#!/usr/bin/env python
# coding: utf-8

# # 05 - Logistic Regression
# by [Alejandro Correa Bahnsen](albahnsen.com/)
# 
# version 0.2, May 2016
# 
# ## Part of the class [Machine Learning for Risk Management](https://github.com/albahnsen/ML_RiskManagement)
# 
# 
# This notebook is licensed under a [Creative Commons Attribution-ShareAlike 3.0 Unported License](http://creativecommons.org/licenses/by-sa/3.0/deed.en_US). Special thanks goes to [Kevin Markham](https://github.com/justmarkham)

# # Review: Predicting a Continuous Response

# In[1]:


import pandas as pd
import zipfile
with zipfile.ZipFile('../datasets/glass.csv.zip', 'r') as z:
    f = z.open('glass.csv')
    glass = pd.read_csv(f, sep=',', index_col=0)
glass.head()


# **Question:** Pretend that we want to predict **ri**, and our only feature is **al**. How could we do it using machine learning?
# 
# **Answer:** We could frame it as a regression problem, and use a linear regression model with **al** as the only feature and **ri** as the response.
# 
# **Question:** How would we **visualize** this model?
# 
# **Answer:** Create a scatter plot with **al** on the x-axis and **ri** on the y-axis, and draw the line of best fit.

# In[2]:


get_ipython().run_line_magic('matplotlib', 'inline')
import matplotlib.pyplot as plt


# In[3]:


# scatter plot using Pandas
glass.plot(kind='scatter', x='al', y='ri')


# In[4]:


# equivalent scatter plot using Matplotlib
plt.scatter(glass.al, glass.ri)
plt.xlabel('al')
plt.ylabel('ri')


# In[5]:


# fit a linear regression model
from sklearn.linear_model import LinearRegression
linreg = LinearRegression()
feature_cols = ['al']
X = glass[feature_cols]
y = glass.ri
linreg.fit(X, y)


# In[6]:


# make predictions for all values of X
glass['ri_pred'] = linreg.predict(X)
glass.head()


# In[7]:


# put the plots together
plt.scatter(glass.al, glass.ri)
plt.plot(glass.al, glass.ri_pred, color='red')
plt.xlabel('al')
plt.ylabel('ri')

◆ **Data**:
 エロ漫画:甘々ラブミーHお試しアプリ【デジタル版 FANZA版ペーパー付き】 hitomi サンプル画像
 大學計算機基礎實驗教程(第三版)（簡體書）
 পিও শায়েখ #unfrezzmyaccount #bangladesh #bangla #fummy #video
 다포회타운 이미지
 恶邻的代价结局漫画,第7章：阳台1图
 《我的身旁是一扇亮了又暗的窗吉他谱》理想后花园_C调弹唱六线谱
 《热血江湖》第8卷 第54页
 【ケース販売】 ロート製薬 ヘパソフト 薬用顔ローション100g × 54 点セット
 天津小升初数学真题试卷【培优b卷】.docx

--

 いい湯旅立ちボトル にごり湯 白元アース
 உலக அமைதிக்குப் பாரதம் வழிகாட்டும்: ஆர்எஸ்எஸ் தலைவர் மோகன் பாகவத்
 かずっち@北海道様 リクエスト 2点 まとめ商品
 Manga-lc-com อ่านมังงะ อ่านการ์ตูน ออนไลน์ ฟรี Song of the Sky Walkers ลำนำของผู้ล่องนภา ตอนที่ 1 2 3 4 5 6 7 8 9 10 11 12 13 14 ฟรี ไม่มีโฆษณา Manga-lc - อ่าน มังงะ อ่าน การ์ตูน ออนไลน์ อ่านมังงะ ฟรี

==

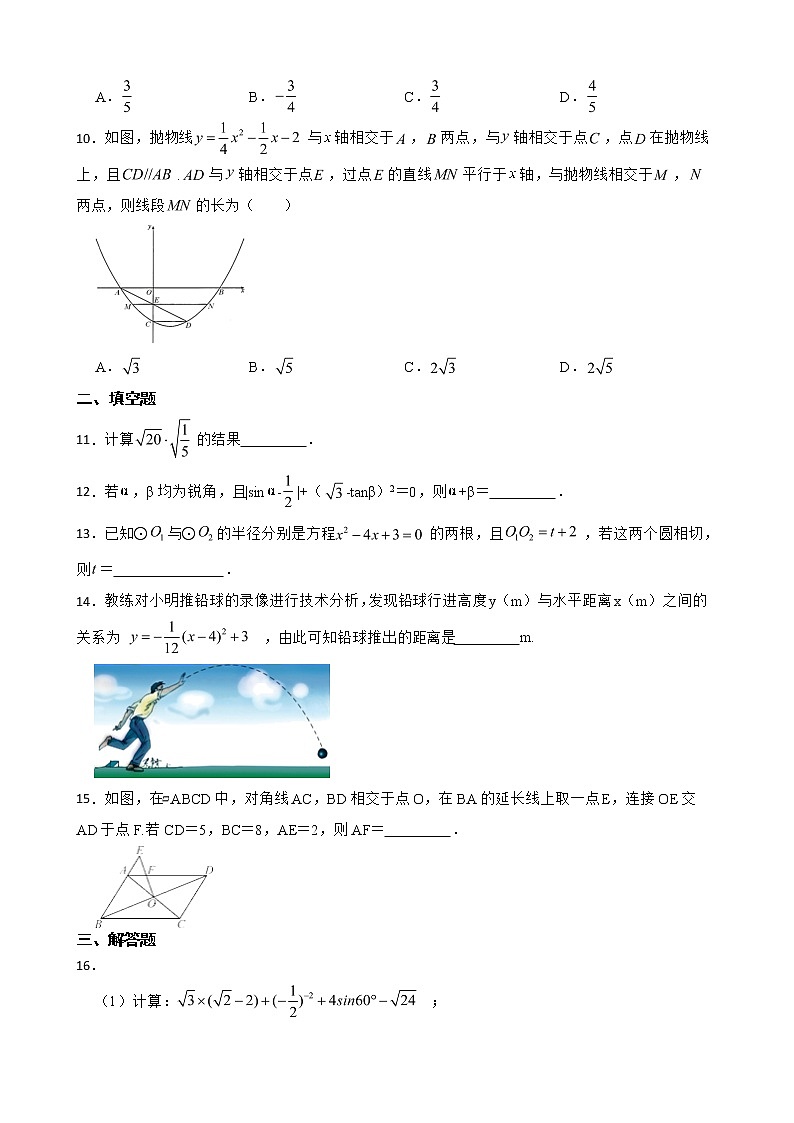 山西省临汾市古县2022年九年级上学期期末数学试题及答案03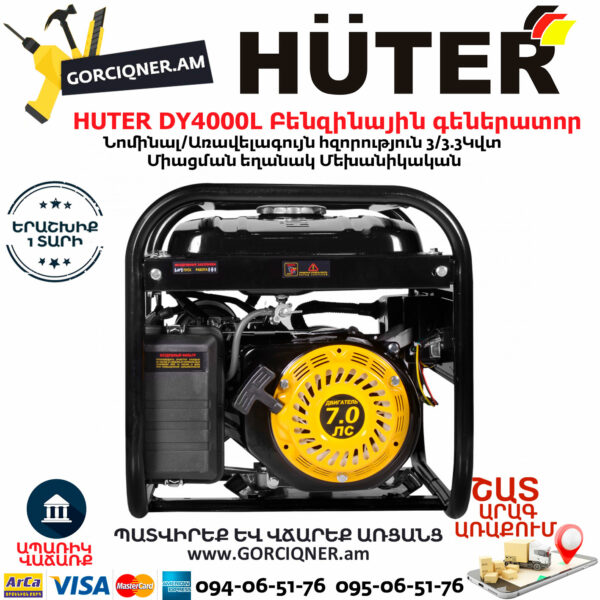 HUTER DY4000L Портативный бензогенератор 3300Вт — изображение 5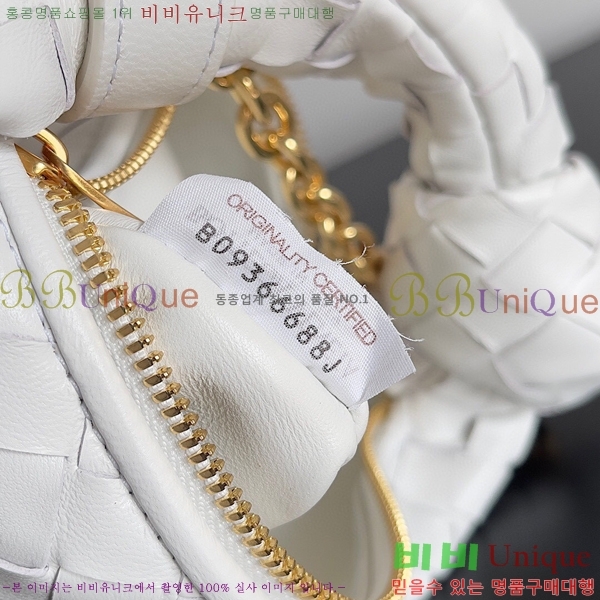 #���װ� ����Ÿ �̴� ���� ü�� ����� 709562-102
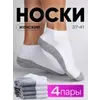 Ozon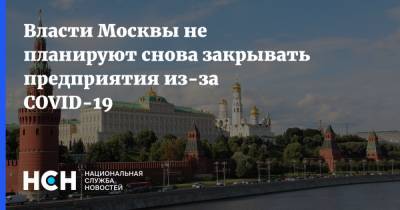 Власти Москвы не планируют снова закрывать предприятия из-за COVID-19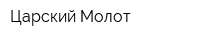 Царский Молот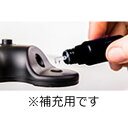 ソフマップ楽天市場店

◆ **Questions to answer**:
1/ Answer the following about the logistic regression notebook:
(a) What version number and date does it give?
(b) Which CSV file is opened from the zip archive?
(c) In what color is the line of predicted values plotted?
2/ Write a continuation of the logistic regression notebook, beginning after its final line.
The material bears no relation to the logistic regression notebook.

◆ **Answers by item**:
1/
(a) Version 0.2, May 2016.
(b) glass.csv, opened from '../datasets/glass.csv.zip'.
(c) Red.

2/
# ### Refresher: interpreting linear regression coefficients

# Linear regression equation: $y = \beta_0 + \beta_1x$

# In[8]:


# compute prediction for al=2 using the equation
linreg.intercept_ + linreg.coef_ * 2


# In[9]:


# compute prediction for al=2 using the predict method
linreg.predict(2)


# In[10]:


# examine coefficient for al
print(feature_cols, linreg.coef_)


# **Interpretation:** A 1 unit increase in 'al' is associated with a 0.0025 unit decrease in 'ri'.

# In[11]:


# increasing al by 1 (so that al=3) decreases ri by 0.0025
1.51699012 - 0.0024776063874696243


# In[12]:


# compute prediction for al=3 using the predict method
linreg.predict(3)


# # Predicting a Categorical Response

# In[13]:


# examine glass_type
glass.glass_type.value_counts().sort_index()


# In[14]:


# types 1, 2, 3 are window glass
# types 5, 6, 7 are household glass
glass['household'] = glass.glass_type.map({1:0, 2:0, 3:0, 5:1, 6:1, 7:1})
glass.head()


# Let's change our task, so that we're predicting **household** using **al**. Let's visualize the relationship to figure out how to do this:

# In[15]:


plt.scatter(glass.al, glass.household)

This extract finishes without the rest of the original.